Not all clone makers got everything right. It wasn’t odd for a strange machine to have different interrupt handling than an IBM machine or different timers. Another favorite place to err involved AT/PC compatibility.

In a base-model IBM PC, the address bus only went from A0 to A19. So if you hit address (hex) FFFFF+1, it would wrap around to 00000. Memory being at a premium, apparently, some programs depended on that behavior.

With the AT, there were more address lines. Rather than breaking backward compatibility, those machines have an “A20 gate.” By default, the A20 line is disabled; you must enable it to use it. However, there were several variations in how that worked.

Intel, for example, had the InBoard/386 that let you plug a 386 into a PC or AT to upgrade it. However, the InBoard A20 gating differed from that of a real AT. Most people never noticed. Software that used the BIOS still worked because the InBoard’s BIOS knew the correct procedure. Most software didn’t care either way. But there was always that one program that would need a fix.

The original PC used some extra logic in the keyboard controller to handle the gate. When CPUs started using cache, the A20 gating was moved into the CPU for many generations. However, around 2013, most CPUs finally gave up on gating A20.

The point is that there were many subtle features on a real IBM computer, and the clone makers didn’t always get it right. If you read ads from those days, they often tout how compatible they are.

Total War!

IBM started a series of legal battles against… well… everybody. Compaq, Corona Data Systems, Handwell, Phoenix, AMD, and anyone who managed to put anything on the market that competed with “big blue” (one of IBM’s nicknames).

IBM didn’t win anything significant, although most companies settled out of court. Then they just used the Phoenix BIOS, which was provably “clean.”  So IBM decided to take a different approach.

In 1987, IBM decided they should have paid more attention to the PC design, so they redid it as the PS/2. IBM spent a lot of money telling people how much better the PS/2 was. They had really thought about it this time. So scrap those awful PCs and buy a PS/2 instead.

Of course, the PS/2 wasn’t compatible with anything. It was made to run OS/2. It used the MCA bus, which was incompatible with the ISA bus, and didn’t have many cards available. All of it, of course, was expensive. This time, clone makers had to pay a license fee to IBM to use the new bus, so no more cheap cards, either.

────────────────────────────────────────

The task:
Using the text above on IBM PC clones, answer these questions, numbering your answers the same way:
1. Which address lines did the address bus of a base-model IBM PC span?
2. Around what year did most CPUs stop gating A20?
3. Which bus did the PS/2 use?

────────────────────────────────────────

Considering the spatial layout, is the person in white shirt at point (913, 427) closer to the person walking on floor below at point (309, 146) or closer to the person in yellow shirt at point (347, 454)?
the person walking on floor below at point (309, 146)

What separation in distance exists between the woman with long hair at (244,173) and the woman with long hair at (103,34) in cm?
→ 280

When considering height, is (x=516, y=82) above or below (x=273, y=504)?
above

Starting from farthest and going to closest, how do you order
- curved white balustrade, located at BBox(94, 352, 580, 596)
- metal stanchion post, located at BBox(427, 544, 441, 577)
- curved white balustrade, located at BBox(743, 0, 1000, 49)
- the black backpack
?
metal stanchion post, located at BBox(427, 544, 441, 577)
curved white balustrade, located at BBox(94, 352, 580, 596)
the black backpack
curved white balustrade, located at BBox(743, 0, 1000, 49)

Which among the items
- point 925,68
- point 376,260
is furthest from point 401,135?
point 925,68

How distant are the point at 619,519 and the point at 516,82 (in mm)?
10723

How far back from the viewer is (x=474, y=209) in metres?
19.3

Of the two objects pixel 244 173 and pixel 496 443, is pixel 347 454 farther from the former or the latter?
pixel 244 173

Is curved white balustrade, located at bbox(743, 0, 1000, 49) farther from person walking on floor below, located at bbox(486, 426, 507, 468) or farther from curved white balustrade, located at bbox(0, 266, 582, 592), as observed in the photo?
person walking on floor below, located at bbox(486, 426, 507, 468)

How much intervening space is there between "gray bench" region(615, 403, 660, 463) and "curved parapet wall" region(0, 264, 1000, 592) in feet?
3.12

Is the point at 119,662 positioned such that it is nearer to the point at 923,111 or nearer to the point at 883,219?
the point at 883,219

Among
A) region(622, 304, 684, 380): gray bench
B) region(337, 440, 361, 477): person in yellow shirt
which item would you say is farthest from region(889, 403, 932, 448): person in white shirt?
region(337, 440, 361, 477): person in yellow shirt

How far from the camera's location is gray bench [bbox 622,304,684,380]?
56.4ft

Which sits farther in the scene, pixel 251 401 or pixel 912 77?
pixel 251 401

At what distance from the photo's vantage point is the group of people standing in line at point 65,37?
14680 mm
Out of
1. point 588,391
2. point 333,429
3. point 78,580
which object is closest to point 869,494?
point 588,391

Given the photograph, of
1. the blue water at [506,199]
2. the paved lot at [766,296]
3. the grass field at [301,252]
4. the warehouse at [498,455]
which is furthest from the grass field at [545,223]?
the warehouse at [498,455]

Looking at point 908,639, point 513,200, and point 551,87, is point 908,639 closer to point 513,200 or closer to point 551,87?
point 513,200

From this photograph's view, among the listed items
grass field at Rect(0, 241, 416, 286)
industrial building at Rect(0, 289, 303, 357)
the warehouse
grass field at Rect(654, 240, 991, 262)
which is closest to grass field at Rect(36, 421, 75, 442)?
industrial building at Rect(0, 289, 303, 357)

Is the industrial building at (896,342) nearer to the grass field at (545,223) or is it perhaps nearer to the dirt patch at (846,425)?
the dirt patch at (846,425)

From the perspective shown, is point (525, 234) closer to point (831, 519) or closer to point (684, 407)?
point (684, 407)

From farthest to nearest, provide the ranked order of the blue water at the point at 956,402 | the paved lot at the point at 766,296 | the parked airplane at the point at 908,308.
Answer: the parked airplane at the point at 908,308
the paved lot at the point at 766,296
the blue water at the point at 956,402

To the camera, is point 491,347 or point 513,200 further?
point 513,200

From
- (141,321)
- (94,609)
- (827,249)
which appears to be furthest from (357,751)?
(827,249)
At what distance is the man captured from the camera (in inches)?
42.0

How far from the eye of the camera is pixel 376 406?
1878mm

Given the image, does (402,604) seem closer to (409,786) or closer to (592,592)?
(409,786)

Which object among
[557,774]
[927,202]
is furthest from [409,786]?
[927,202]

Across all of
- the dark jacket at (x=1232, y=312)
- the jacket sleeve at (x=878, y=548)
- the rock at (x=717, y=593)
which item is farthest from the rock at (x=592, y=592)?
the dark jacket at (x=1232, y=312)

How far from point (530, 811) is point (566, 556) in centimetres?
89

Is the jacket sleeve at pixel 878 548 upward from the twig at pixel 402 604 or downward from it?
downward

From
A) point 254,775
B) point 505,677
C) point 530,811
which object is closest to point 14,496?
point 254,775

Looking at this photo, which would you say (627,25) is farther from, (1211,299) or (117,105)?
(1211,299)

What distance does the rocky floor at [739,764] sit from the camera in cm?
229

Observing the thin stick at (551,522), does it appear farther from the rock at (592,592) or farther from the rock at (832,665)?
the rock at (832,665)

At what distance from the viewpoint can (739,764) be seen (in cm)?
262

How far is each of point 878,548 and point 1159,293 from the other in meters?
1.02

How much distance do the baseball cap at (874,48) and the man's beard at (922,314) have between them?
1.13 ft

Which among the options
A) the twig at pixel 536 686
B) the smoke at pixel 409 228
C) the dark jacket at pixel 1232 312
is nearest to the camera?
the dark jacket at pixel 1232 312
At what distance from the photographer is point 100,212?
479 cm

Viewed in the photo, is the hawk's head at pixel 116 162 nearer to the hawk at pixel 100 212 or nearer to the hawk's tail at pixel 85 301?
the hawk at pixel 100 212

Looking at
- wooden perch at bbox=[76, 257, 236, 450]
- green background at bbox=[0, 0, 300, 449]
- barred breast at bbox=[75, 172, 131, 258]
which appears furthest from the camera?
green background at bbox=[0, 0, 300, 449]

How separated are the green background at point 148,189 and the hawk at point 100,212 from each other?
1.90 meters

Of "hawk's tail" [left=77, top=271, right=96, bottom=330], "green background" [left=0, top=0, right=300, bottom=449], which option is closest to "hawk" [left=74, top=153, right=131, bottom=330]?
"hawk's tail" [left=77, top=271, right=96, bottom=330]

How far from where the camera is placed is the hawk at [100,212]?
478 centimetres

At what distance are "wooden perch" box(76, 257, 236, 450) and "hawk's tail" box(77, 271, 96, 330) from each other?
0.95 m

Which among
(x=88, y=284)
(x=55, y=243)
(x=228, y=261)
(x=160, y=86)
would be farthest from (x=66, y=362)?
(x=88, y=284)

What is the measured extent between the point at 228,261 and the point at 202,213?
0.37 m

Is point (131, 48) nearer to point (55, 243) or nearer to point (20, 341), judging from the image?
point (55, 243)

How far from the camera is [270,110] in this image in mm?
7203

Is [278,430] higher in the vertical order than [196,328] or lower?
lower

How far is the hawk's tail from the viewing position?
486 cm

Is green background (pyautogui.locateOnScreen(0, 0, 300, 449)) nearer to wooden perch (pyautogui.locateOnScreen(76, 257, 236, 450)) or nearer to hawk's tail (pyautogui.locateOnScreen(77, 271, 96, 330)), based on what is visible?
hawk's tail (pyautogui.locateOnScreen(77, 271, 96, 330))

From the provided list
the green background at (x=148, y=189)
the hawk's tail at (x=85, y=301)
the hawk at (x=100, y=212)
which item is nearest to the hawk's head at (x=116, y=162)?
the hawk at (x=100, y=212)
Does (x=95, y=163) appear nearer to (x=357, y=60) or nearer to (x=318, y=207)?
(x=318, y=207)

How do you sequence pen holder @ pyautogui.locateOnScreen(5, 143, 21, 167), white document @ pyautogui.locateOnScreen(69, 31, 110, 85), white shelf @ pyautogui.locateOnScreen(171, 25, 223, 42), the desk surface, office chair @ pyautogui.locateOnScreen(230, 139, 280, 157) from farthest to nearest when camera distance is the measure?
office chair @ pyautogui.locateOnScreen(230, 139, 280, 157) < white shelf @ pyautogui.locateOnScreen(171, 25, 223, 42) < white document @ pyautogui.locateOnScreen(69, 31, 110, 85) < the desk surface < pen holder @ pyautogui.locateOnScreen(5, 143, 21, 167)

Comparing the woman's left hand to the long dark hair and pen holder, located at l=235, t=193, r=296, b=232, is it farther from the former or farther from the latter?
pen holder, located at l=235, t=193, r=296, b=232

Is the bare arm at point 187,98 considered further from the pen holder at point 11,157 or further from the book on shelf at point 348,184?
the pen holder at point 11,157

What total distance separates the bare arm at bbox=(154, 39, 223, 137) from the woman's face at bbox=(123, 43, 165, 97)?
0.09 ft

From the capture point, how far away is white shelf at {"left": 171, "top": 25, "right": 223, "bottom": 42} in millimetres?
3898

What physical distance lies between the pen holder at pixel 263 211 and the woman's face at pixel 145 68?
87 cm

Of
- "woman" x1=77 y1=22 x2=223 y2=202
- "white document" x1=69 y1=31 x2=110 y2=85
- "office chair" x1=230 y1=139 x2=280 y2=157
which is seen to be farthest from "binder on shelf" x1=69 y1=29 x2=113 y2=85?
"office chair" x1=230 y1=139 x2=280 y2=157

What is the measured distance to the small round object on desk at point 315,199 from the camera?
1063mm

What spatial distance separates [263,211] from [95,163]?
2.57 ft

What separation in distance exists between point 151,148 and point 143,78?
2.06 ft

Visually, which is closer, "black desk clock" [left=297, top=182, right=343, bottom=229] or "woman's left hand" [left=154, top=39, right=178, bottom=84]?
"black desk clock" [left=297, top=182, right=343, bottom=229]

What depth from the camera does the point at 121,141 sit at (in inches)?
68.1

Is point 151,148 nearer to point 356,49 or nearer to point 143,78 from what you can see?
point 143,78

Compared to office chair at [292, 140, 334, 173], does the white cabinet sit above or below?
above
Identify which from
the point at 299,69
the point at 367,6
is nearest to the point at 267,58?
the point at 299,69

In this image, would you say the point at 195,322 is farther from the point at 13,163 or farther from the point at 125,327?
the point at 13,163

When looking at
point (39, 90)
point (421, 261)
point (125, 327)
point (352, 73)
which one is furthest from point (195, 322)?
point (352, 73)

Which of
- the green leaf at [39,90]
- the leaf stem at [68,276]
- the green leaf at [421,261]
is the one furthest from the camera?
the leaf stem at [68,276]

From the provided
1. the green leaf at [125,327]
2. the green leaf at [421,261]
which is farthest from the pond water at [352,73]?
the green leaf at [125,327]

────────────────────────────────────────

Task result:
1. A0 to A19
2. Around 2013
3. The MCA bus